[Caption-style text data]
-----

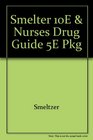 MedicalSurgical Nursing 10e  Nurses Drug Guide 5e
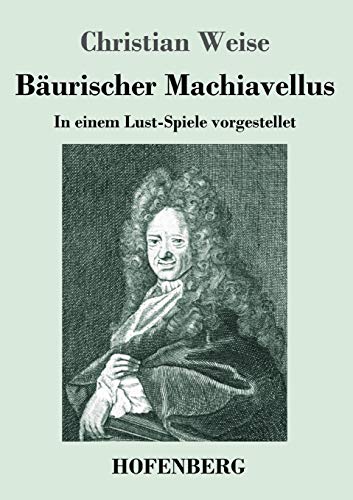 Bäurischer Machiavellus: In Einem Lust-Spiele Vorgestellet Den Xv. Febr. M. Dc. Lxxix. (German Edition) - 9783743737020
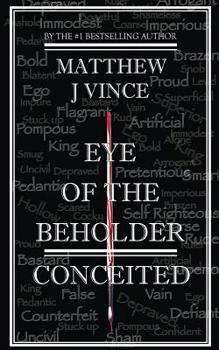 Paperback Eye of the Beholder: Conceited Book
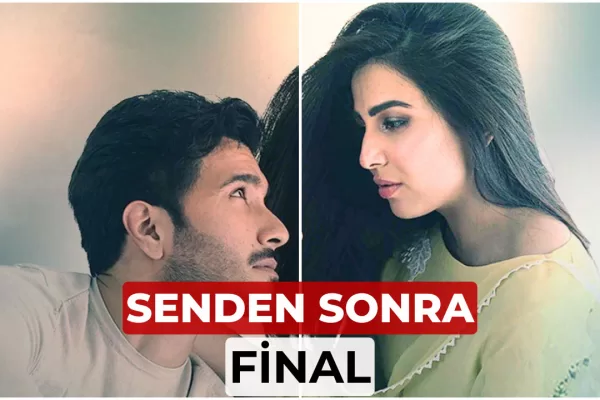 senden sonra final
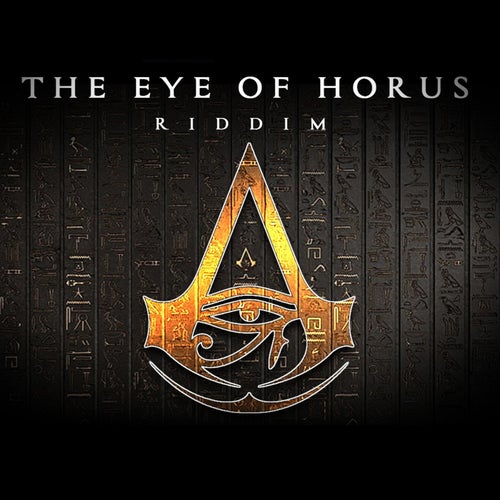 The Eye Of Horus Riddim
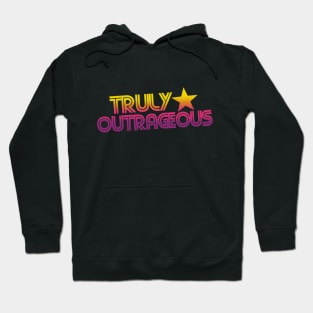 Retro 80s truly outrageous Hoodie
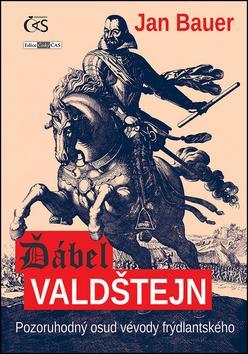 Obrázok Ďábel Valdštejn - Pozoruhodný osud vévody frýdlantského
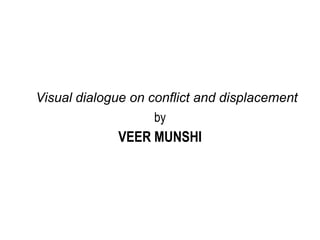 Visual dialogue on conflict and displacement
by
VEER MUNSHI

-----

> Try it
Every line from the one that holds "Paperback Eye of" to the last line of the records above goes into the answer, exactly as written; nothing else does, and no picture does either.

> Result for this task
 Paperback Eye of the Beholder: Conceited Book
 senden sonra final
 The Eye Of Horus Riddim
 Retro 80s truly outrageous Hoodie
 Obrázok Ďábel Valdštejn - Pozoruhodný osud vévody frýdlantského
 Visual dialogue on conflict and displacement
by
VEER MUNSHI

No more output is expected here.